Pekin to miasto olbrzym, które wciąż się rozrasta. Wszędzie widać było place budowy, również pod ziemią, w świetnie zorganizowanym i wciąż powiększającym się metrze. Zabudowa mieszkaniowa, czyli np. wielkie skupiska kilkudziesięciopiętrowych wieżowców, jest wręcz przerażająca! Mimo liczby mieszkańców, która wynosi tyle, co 2/3 ludności Polski, miasto wydaje się jednak bezpieczne. W parkach i na skwerach widać bardzo wielu ćwiczących ludzi, wieczorami miasto jest rozświetlone i tętni życiem. Chińczycy okazali się bardzo gościnni i sympatyczni, wielu nieznajomych, na widok Europejek, chciało sobie z nami zrobić zdjęcie!

W Azji obowiązuje zupełnie inna skala. Wszystko jest dużo większe, dużo więcej jest też ludzi i samochodów (których kierowcy niekoniecznie respektują przepisy ruchu drogowego…) Obserwowaliśmy to codziennie rano (na szczęście z mostu) kiedy w drodze na śniadanie przekraczaliśmy ośmiopasmową ulicę.
…a śniadania, jak i w ogóle wszystkie posiłki były pyszne! Kosztowałyśmy tam bardzo wielu rzeczy często nawet nie wiedząc, co to jest! Szczególnie chętnie sięgałyśmy po bułeczki baozi z różnymi nadzieniami, np. z mięsem lub warzywami. Na chińskim stole często gości obrotowa taca z różnymi przekąskami, którymi jedzący dzielą się ze sobą. W kuchni chińskiej jest też mało potraw surowych: nawet ogórki, czy kapusta pekińska jest podawana w formie smażonej.
Wszystko było bardzo smaczne, jednak na część potraw zabrakło nam odwagi… Nie zdecydowałyśmy się np. …na wciąż żywe i ruszające odnóżami skorpiony, które nadziewa się tam bez pardonu na patyk.
Część pobytu spędziłyśmy na zwiedzaniu. W Chinach zobaczyłyśmy – między innymi – Świątynię Nieba, Muzeum Starożytnej Architektury Chińskiej, Zakazane Miasto, które robi olbrzymie wrażenie i odwiedzane jest – już po wprowadzeniu limitów! – przez 80 tysięcy osób dziennie. Spacerowałyśmy też oczywiście po Wielkim Murze Chińskim, który przyciąga najwięcej turystów z zagranicy.
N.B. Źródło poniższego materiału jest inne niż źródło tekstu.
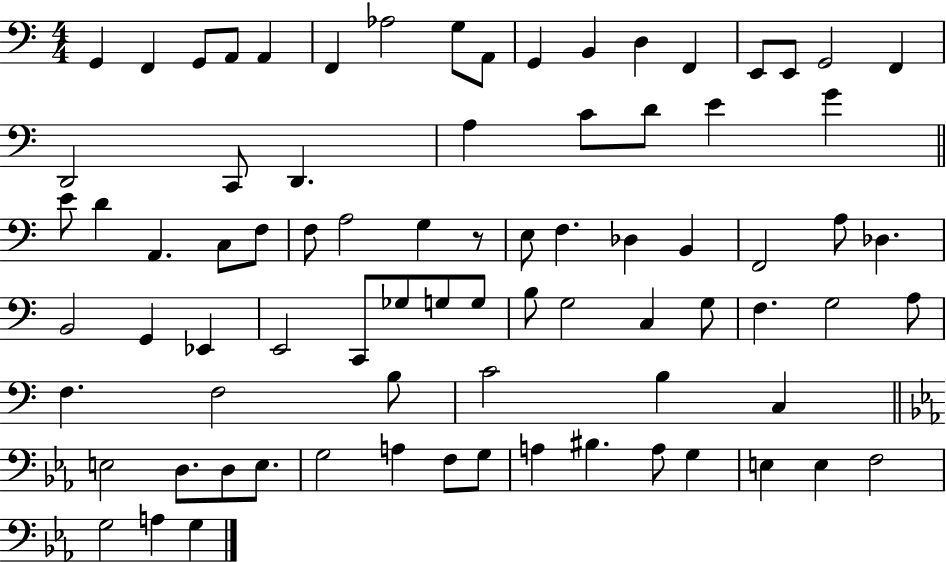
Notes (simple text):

G2/q F2/q G2/e A2/e A2/q F2/q Ab3/h G3/e A2/e G2/q B2/q D3/q F2/q E2/e E2/e G2/h F2/q D2/h C2/e D2/q. A3/q C4/e D4/e E4/q G4/q E4/e D4/q A2/q. C3/e F3/e F3/e A3/h G3/q R/e E3/e F3/q. Db3/q B2/q F2/h A3/e Db3/q. B2/h G2/q Eb2/q E2/h C2/e Gb3/e G3/e G3/e B3/e G3/h C3/q G3/e F3/q. G3/h A3/e F3/q. F3/h B3/e C4/h B3/q C3/q E3/h D3/e. D3/e E3/e. G3/h A3/q F3/e G3/e A3/q BIS3/q. A3/e G3/q E3/q E3/q F3/h G3/h A3/q G3/q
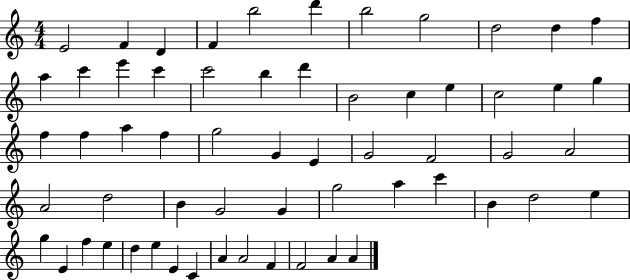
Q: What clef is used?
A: treble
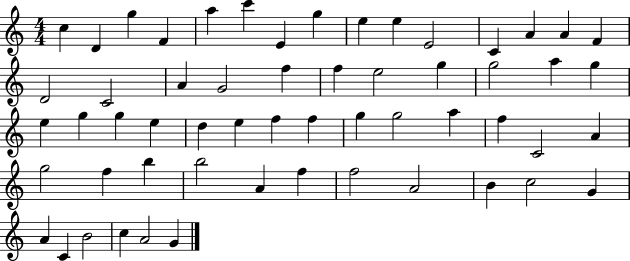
{
  \clef treble
  \numericTimeSignature
  \time 4/4
  \key c \major
  c''4 d'4 g''4 f'4 | a''4 c'''4 e'4 g''4 | e''4 e''4 e'2 | c'4 a'4 a'4 f'4 | \break d'2 c'2 | a'4 g'2 f''4 | f''4 e''2 g''4 | g''2 a''4 g''4 | \break e''4 g''4 g''4 e''4 | d''4 e''4 f''4 f''4 | g''4 g''2 a''4 | f''4 c'2 a'4 | \break g''2 f''4 b''4 | b''2 a'4 f''4 | f''2 a'2 | b'4 c''2 g'4 | \break a'4 c'4 b'2 | c''4 a'2 g'4 | \bar "|."
}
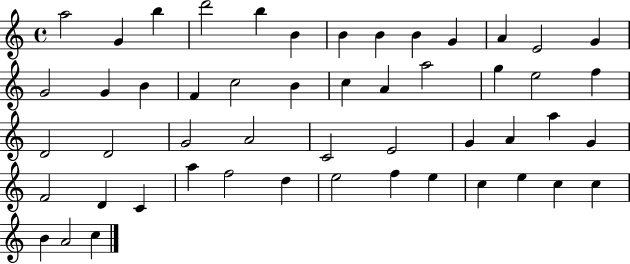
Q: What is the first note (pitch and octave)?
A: A5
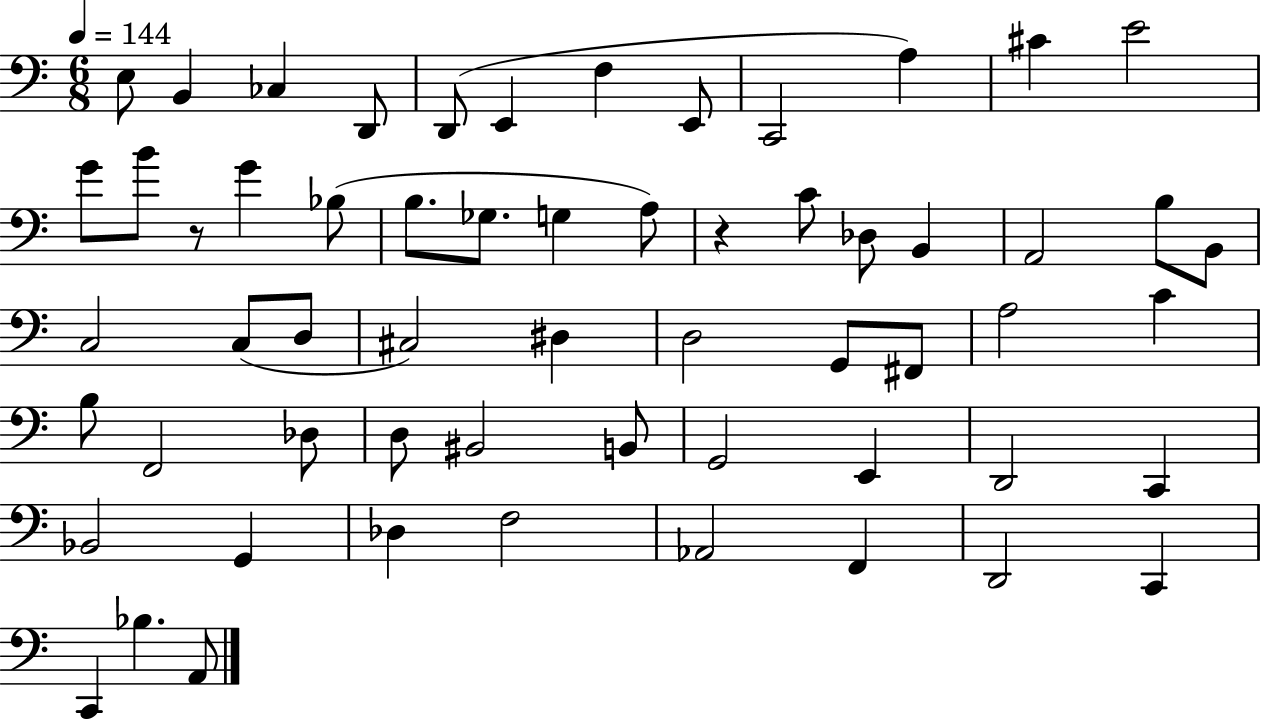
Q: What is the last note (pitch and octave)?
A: A2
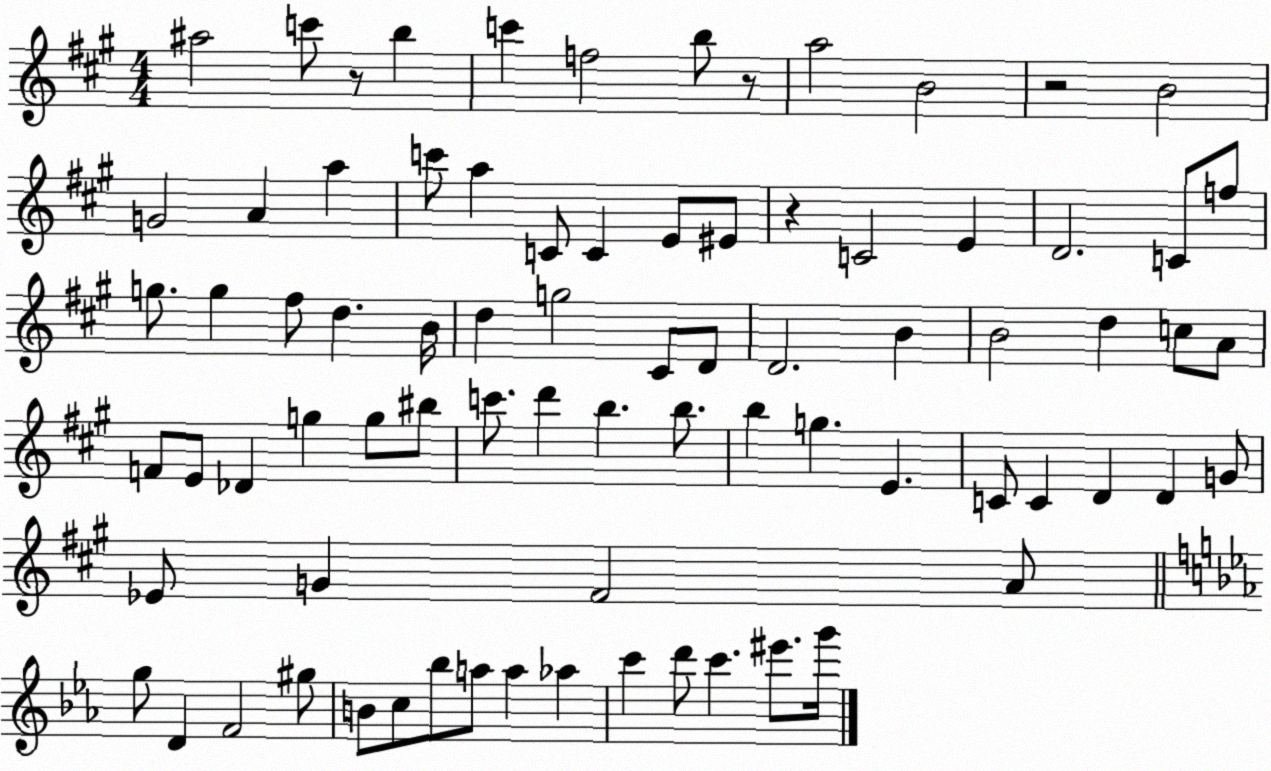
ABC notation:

X:1
T:Untitled
M:4/4
L:1/4
K:A
^a2 c'/2 z/2 b c' f2 b/2 z/2 a2 B2 z2 B2 G2 A a c'/2 a C/2 C E/2 ^E/2 z C2 E D2 C/2 f/2 g/2 g ^f/2 d B/4 d g2 ^C/2 D/2 D2 B B2 d c/2 A/2 F/2 E/2 _D g g/2 ^b/2 c'/2 d' b b/2 b g E C/2 C D D G/2 _E/2 G ^F2 A/2 g/2 D F2 ^g/2 B/2 c/2 _b/2 a/2 a _a c' d'/2 c' ^e'/2 g'/4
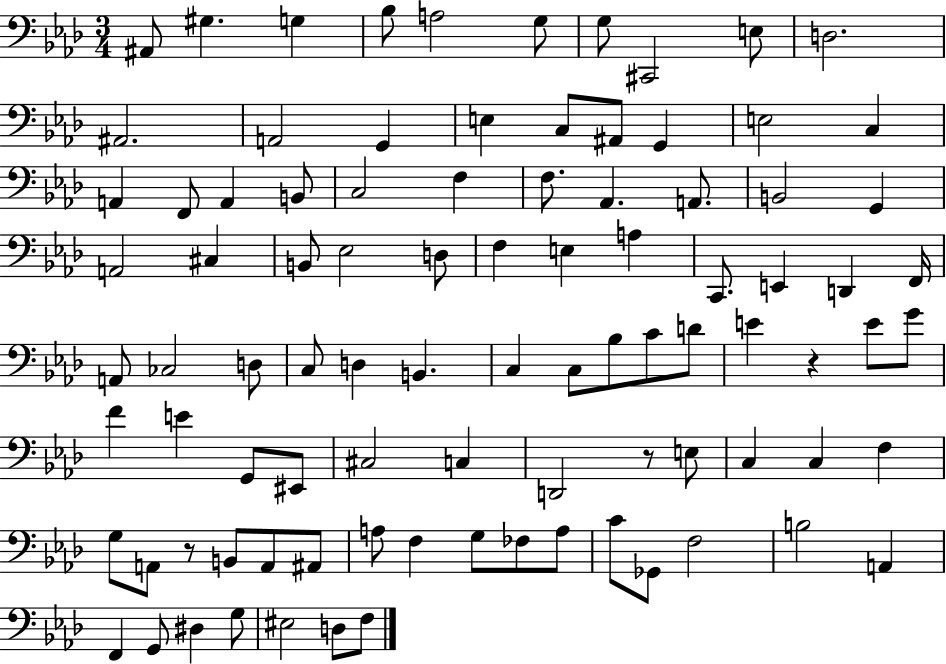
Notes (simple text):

A#2/e G#3/q. G3/q Bb3/e A3/h G3/e G3/e C#2/h E3/e D3/h. A#2/h. A2/h G2/q E3/q C3/e A#2/e G2/q E3/h C3/q A2/q F2/e A2/q B2/e C3/h F3/q F3/e. Ab2/q. A2/e. B2/h G2/q A2/h C#3/q B2/e Eb3/h D3/e F3/q E3/q A3/q C2/e. E2/q D2/q F2/s A2/e CES3/h D3/e C3/e D3/q B2/q. C3/q C3/e Bb3/e C4/e D4/e E4/q R/q E4/e G4/e F4/q E4/q G2/e EIS2/e C#3/h C3/q D2/h R/e E3/e C3/q C3/q F3/q G3/e A2/e R/e B2/e A2/e A#2/e A3/e F3/q G3/e FES3/e A3/e C4/e Gb2/e F3/h B3/h A2/q F2/q G2/e D#3/q G3/e EIS3/h D3/e F3/e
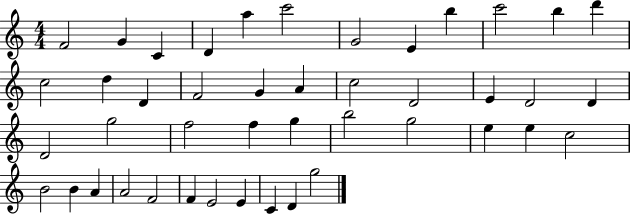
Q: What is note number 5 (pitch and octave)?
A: A5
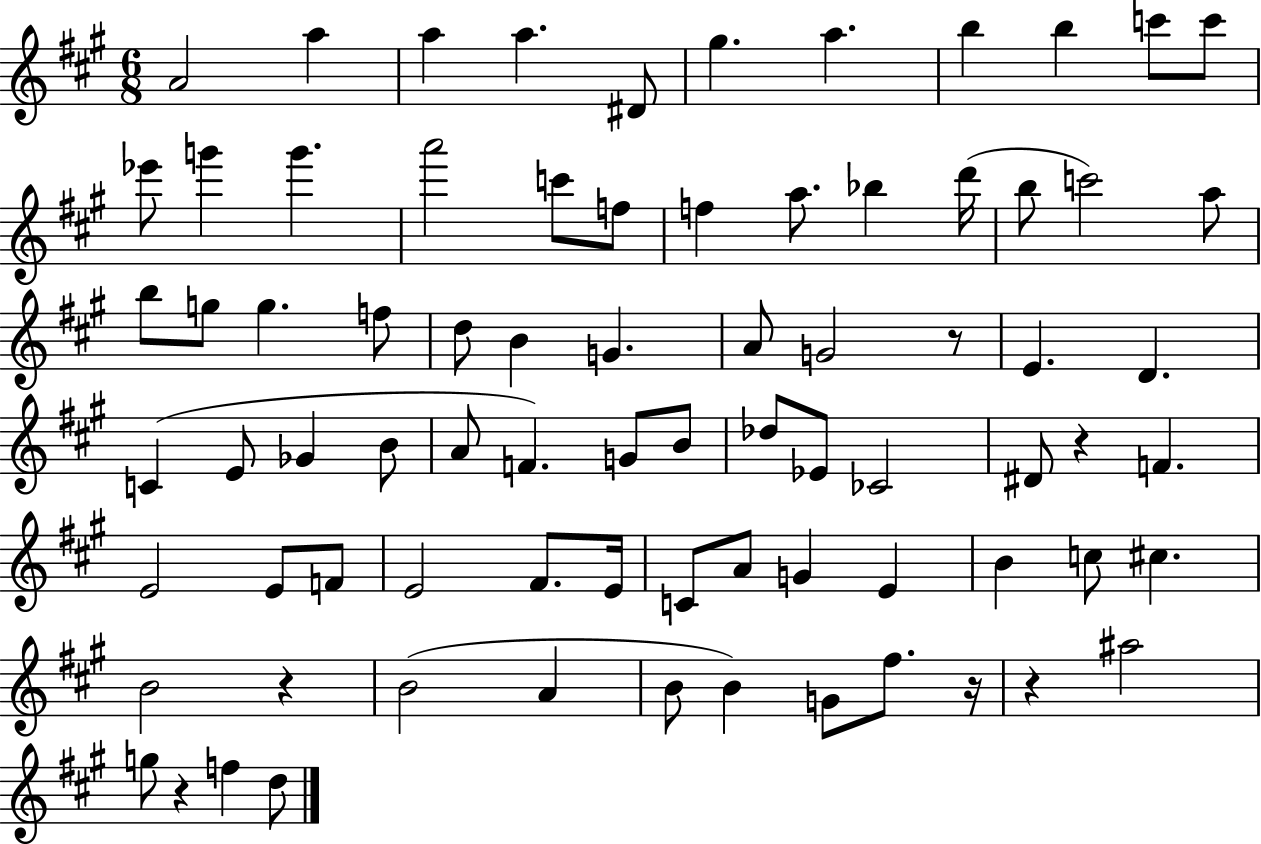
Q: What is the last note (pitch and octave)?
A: D5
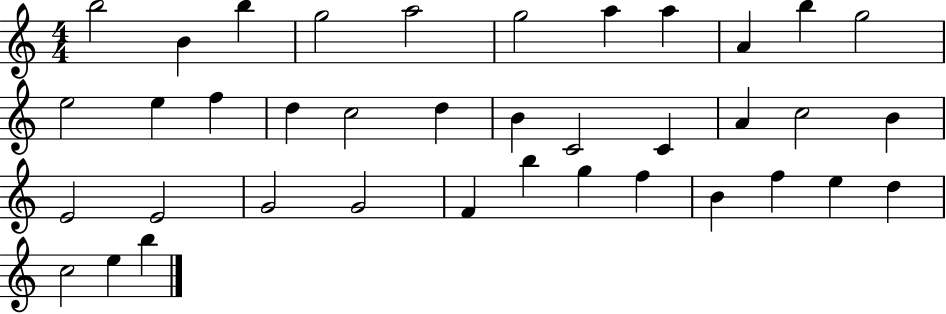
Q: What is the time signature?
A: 4/4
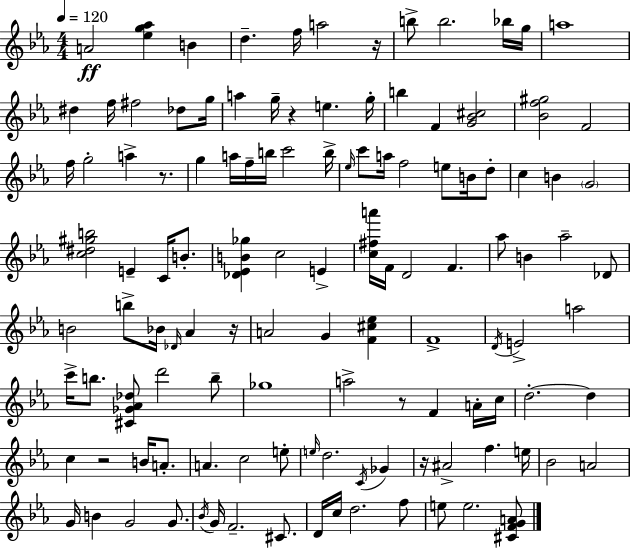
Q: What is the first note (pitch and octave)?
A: A4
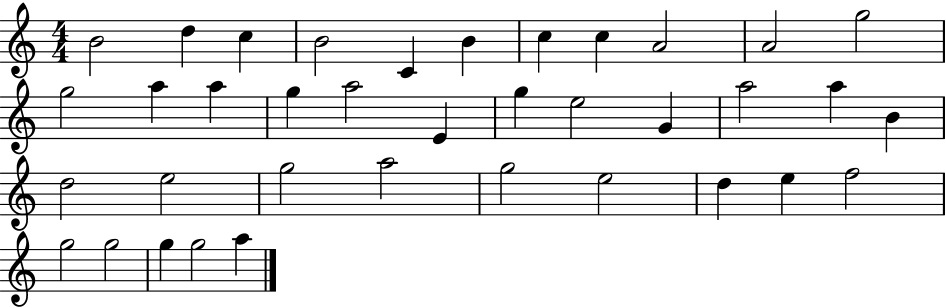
{
  \clef treble
  \numericTimeSignature
  \time 4/4
  \key c \major
  b'2 d''4 c''4 | b'2 c'4 b'4 | c''4 c''4 a'2 | a'2 g''2 | \break g''2 a''4 a''4 | g''4 a''2 e'4 | g''4 e''2 g'4 | a''2 a''4 b'4 | \break d''2 e''2 | g''2 a''2 | g''2 e''2 | d''4 e''4 f''2 | \break g''2 g''2 | g''4 g''2 a''4 | \bar "|."
}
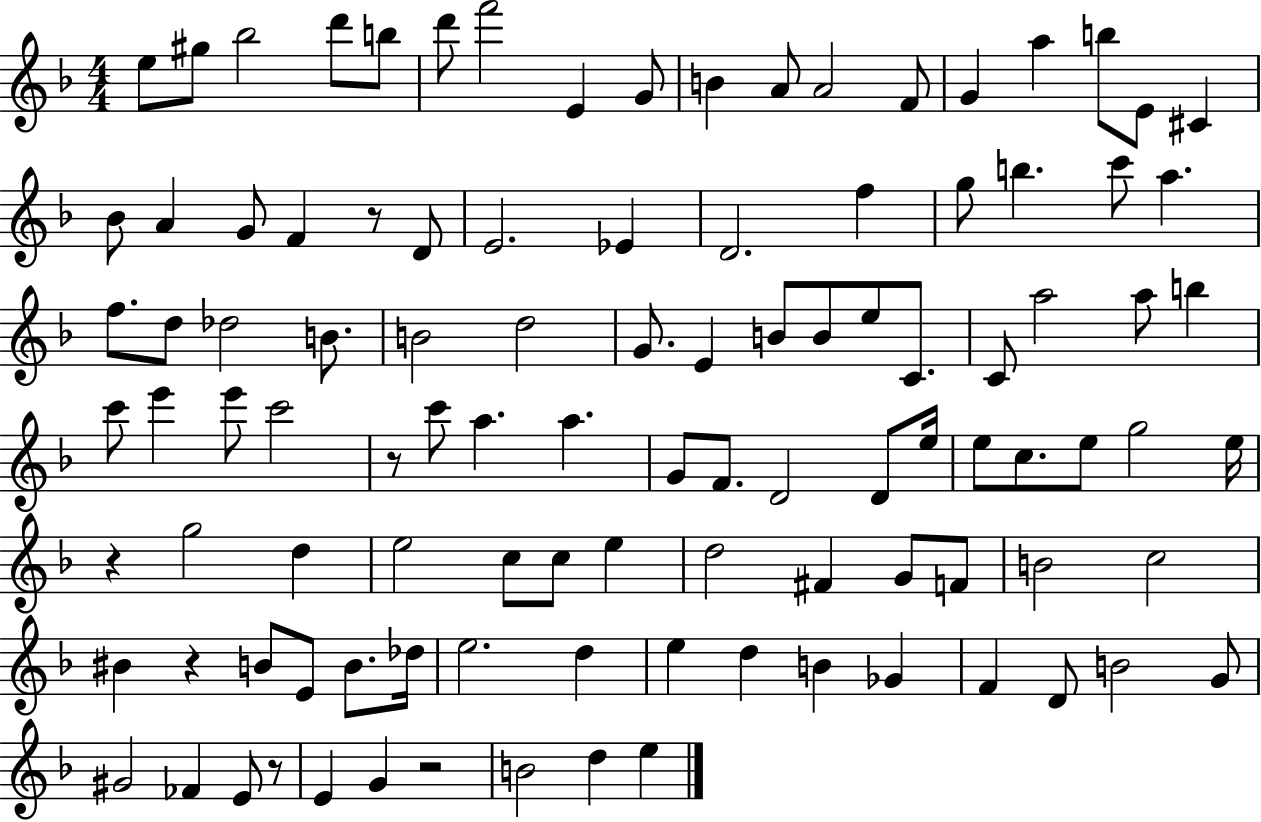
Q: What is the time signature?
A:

Na cztery dni pojechałyśmy także do miasta Suzhou. Dzielący ją od Pekinu dystans 1200 km pokonałyśmy w 5 godzin, jadąc superszybkim pociągiem, który Chińczycy chcą jeszcze przyspieszyć z 300 do 600 km/h. Tam zwiedzałyśmy tradycyjne, chińskie ogrody pełne kamienistych ścieżek, wody i wspaniałych lotosów oraz muzeum poświęcone urodzonemu tu, jednemu z największych, współczesnych architektów – Ming Pei. W zaprojektowanym przez niego budynku mnóstwo było niezwykłych rozwiązań. Na przykład przez jedno sześciokątne okno, widać było kolejne, a za nim rosnący w ogrodzie bambus. Bardzo podobało nam się także starożytne miasteczko Mudu i lampiony na ulicy Shantang w Suzhou.
Plan zwiedzania był bardzo obfity i ciekawy, nasi gospodarze byli jednak otwarci na nasze sugestie i zabrali nas ponadprogramowo m. in. do wioski olimpijskiej, gdzie zobaczyliśmy słynne Ptasie Gniazdo i Water Cube, oraz na nocną przejażdżkę rowerami.
Przy wszystkich turystycznych atrakcjach, ale też w metrze, czy na stacjach kolejowych, prowadzona jest kontrola bezpieczeństwa. Czasem nasze torby lądowały na skanerze kilka razy dziennie.
W kampusie spotkałyśmy kilka starszych osób, które szkicowały w plenerze pod okiem nauczyciela rysunku. Profesor Syty nie mógł się powstrzymać od przyłączenia się i udzielenia im kilku wskazówek. Niestety dla nas samych zabrakło już czasu na szkicowanie. Zrobiłyśmy za to tysiące zdjęć. Teraz już rozumiemy Azjatów, którzy będąc w Europie fotografują wszystko, co widzą. To całkiem inny świat!